Here are some examples of romance scams seen in the past year:
Example #1:Jamaica make believe
- A member cashed several money orders from the Canada Post office in various amounts.
- The money orders themselves were legitimate, however, the source of the money orders as well as the sender were unknown.
- The member didn’t know who was sending her the money orders but that she had been cashing them to purchase prepaid credit cards for a gentleman from Jamaica she had met online.
- She has been purchasing the gift cards and sending them to this man from Jamaica to help him get to Canada.
- This turned out to be a scam and the member was unwittingly laundering money.
Example #2: Miami money order
- A member was sent a money order from his “girlfriend” in Miami, Florida.
- The girlfriend told the member that her father recently passed away and she is waiting for her inheritance but needs the funds quicker than the estate will be settled.
- A co-worker of her late father said that he would loan her the funds until her inheritance came through and that is who she received the money order from.
- The member was told that they did not want her father’s wife to know that the co-worker was helping her out which is how the member became involved.
- The money order came back as counterfeit and the “girlfriend” disappeared.
How can you avoid Romance Scams?
- Guard your information. Remember that what you post online, no matter your privacy settings, are public. Fraudsters can use personal details from your social media profiles and dating sites to target you.
- Do your research. Check the person’s profile photo and details using online searches to see if any of the information associated with this person has been used elsewhere. Think, catfishing.
- Take your time. They may be in a rush, but you aren’t. Ask lots of questions and keep track of the responses to see if they add up. Remember the “too good to be true” test!
- Be wary; trust your gut. Be wary if the person asks you to communicate directly—i.e. off of the social media site or dating service you’re currently communicating through. Beware of any attempts to isolate you from family or friends or if they request inappropriate materials such as photos or financial information that could be used for extortion later.
- Check their story. Does this person keep promising to meet in person but then there is always an excuse for why it doesn’t work out? Could be because they don’t actually exist as who they say they are. If you haven’t met them in person after a few months, be suspicious.
- Meet them first. Do not send money to anyone you haven’t met by live video or in-person. If you’ve only ever chatted by phone or online, you don’t know this person.

◆ Given information
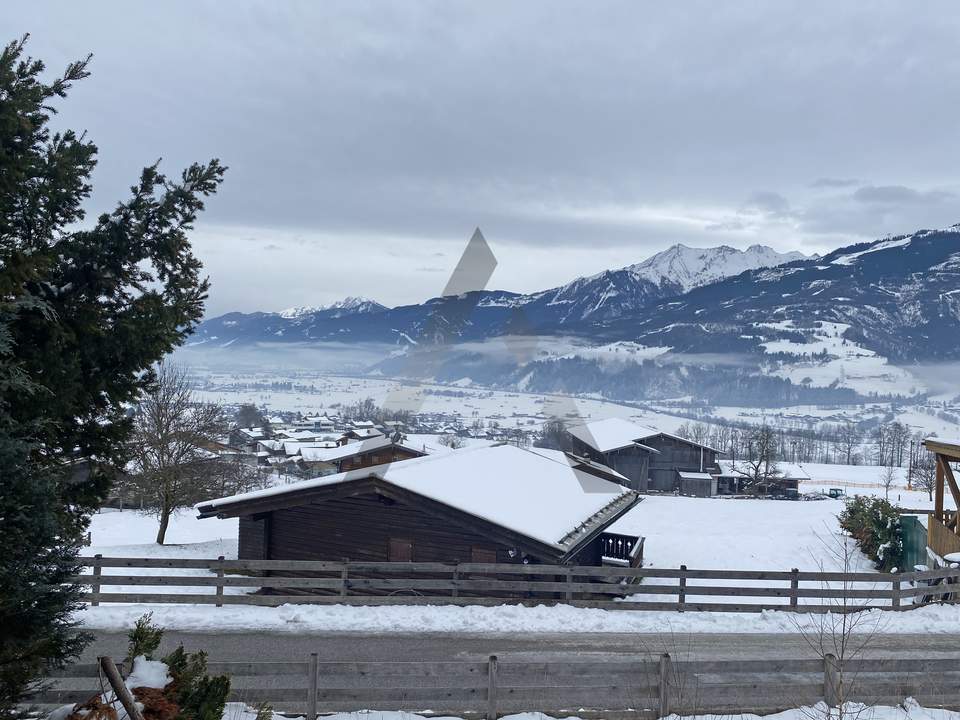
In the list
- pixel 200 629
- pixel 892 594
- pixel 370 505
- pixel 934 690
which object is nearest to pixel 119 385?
pixel 200 629

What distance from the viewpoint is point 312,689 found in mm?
9078

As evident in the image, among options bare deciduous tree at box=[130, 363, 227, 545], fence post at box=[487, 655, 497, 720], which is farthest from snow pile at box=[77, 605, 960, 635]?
bare deciduous tree at box=[130, 363, 227, 545]

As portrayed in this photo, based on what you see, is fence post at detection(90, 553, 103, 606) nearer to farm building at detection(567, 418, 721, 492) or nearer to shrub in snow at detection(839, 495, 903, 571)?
shrub in snow at detection(839, 495, 903, 571)

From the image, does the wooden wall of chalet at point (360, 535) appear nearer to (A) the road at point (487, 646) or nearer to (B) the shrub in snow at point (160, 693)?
(A) the road at point (487, 646)

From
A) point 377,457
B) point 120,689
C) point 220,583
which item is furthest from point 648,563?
point 377,457

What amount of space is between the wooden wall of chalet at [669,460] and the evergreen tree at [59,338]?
205ft

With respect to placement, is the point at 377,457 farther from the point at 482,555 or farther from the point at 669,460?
the point at 482,555

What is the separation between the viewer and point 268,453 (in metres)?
114

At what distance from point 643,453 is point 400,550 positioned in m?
51.3

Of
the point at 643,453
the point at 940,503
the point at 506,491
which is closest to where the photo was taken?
the point at 506,491

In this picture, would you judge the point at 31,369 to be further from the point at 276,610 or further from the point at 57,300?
the point at 276,610

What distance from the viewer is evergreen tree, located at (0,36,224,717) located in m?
6.33

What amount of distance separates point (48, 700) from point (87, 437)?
3036mm

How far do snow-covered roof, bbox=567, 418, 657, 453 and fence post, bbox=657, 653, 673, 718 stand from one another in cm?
4897
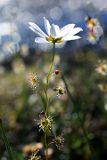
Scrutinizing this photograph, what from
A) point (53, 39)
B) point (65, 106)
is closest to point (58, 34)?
point (53, 39)

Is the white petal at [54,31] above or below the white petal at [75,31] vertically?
above

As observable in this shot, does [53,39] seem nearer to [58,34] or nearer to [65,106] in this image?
[58,34]

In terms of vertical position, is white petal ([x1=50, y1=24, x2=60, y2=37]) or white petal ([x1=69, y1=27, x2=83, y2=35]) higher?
white petal ([x1=50, y1=24, x2=60, y2=37])

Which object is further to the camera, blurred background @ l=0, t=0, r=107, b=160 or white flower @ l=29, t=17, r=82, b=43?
blurred background @ l=0, t=0, r=107, b=160

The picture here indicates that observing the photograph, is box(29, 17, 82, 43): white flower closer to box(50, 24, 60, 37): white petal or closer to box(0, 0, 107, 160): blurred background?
box(50, 24, 60, 37): white petal

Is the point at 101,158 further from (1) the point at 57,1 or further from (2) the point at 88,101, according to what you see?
(1) the point at 57,1

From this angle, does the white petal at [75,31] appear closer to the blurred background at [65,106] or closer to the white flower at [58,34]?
the white flower at [58,34]

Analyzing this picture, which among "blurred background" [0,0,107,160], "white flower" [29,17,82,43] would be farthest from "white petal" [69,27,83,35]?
"blurred background" [0,0,107,160]

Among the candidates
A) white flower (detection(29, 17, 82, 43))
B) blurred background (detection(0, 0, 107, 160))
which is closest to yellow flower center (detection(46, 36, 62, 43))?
white flower (detection(29, 17, 82, 43))

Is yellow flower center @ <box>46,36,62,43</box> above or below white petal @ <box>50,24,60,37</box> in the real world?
below

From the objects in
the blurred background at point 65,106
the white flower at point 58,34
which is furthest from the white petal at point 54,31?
the blurred background at point 65,106

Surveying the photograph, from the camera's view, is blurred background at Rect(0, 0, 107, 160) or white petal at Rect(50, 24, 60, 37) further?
blurred background at Rect(0, 0, 107, 160)

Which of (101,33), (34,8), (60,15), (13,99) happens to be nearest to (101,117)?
(101,33)
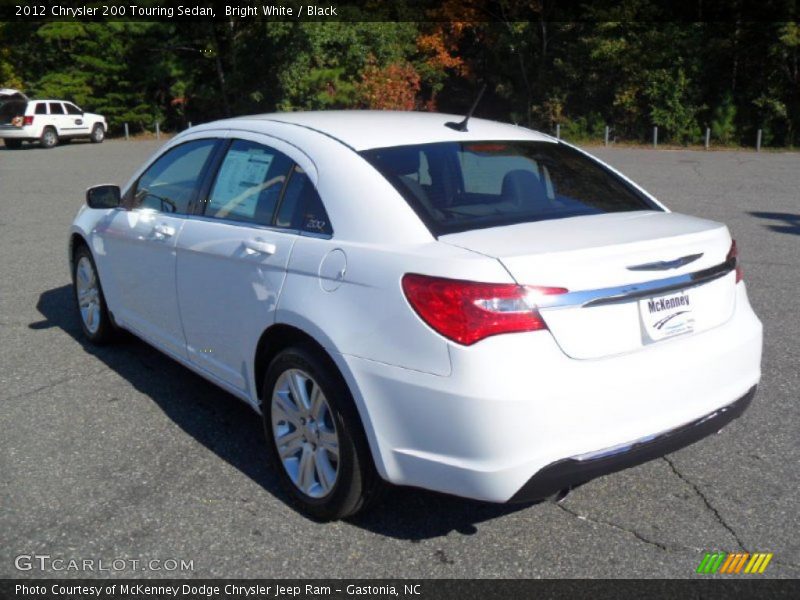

◆ Task requirements
Repeat the text on romance scams in full, word for word. The material comes from a different source.

◆ Finished answer
Here are some examples of romance scams seen in the past year:
Example #1:Jamaica make believe
- A member cashed several money orders from the Canada Post office in various amounts.
- The money orders themselves were legitimate, however, the source of the money orders as well as the sender were unknown.
- The member didn’t know who was sending her the money orders but that she had been cashing them to purchase prepaid credit cards for a gentleman from Jamaica she had met online.
- She has been purchasing the gift cards and sending them to this man from Jamaica to help him get to Canada.
- This turned out to be a scam and the member was unwittingly laundering money.
Example #2: Miami money order
- A member was sent a money order from his “girlfriend” in Miami, Florida.
- The girlfriend told the member that her father recently passed away and she is waiting for her inheritance but needs the funds quicker than the estate will be settled.
- A co-worker of her late father said that he would loan her the funds until her inheritance came through and that is who she received the money order from.
- The member was told that they did not want her father’s wife to know that the co-worker was helping her out which is how the member became involved.
- The money order came back as counterfeit and the “girlfriend” disappeared.
How can you avoid Romance Scams?
- Guard your information. Remember that what you post online, no matter your privacy settings, are public. Fraudsters can use personal details from your social media profiles and dating sites to target you.
- Do your research. Check the person’s profile photo and details using online searches to see if any of the information associated with this person has been used elsewhere. Think, catfishing.
- Take your time. They may be in a rush, but you aren’t. Ask lots of questions and keep track of the responses to see if they add up. Remember the “too good to be true” test!
- Be wary; trust your gut. Be wary if the person asks you to communicate directly—i.e. off of the social media site or dating service you’re currently communicating through. Beware of any attempts to isolate you from family or friends or if they request inappropriate materials such as photos or financial information that could be used for extortion later.
- Check their story. Does this person keep promising to meet in person but then there is always an excuse for why it doesn’t work out? Could be because they don’t actually exist as who they say they are. If you haven’t met them in person after a few months, be suspicious.
- Meet them first. Do not send money to anyone you haven’t met by live video or in-person. If you’ve only ever chatted by phone or online, you don’t know this person.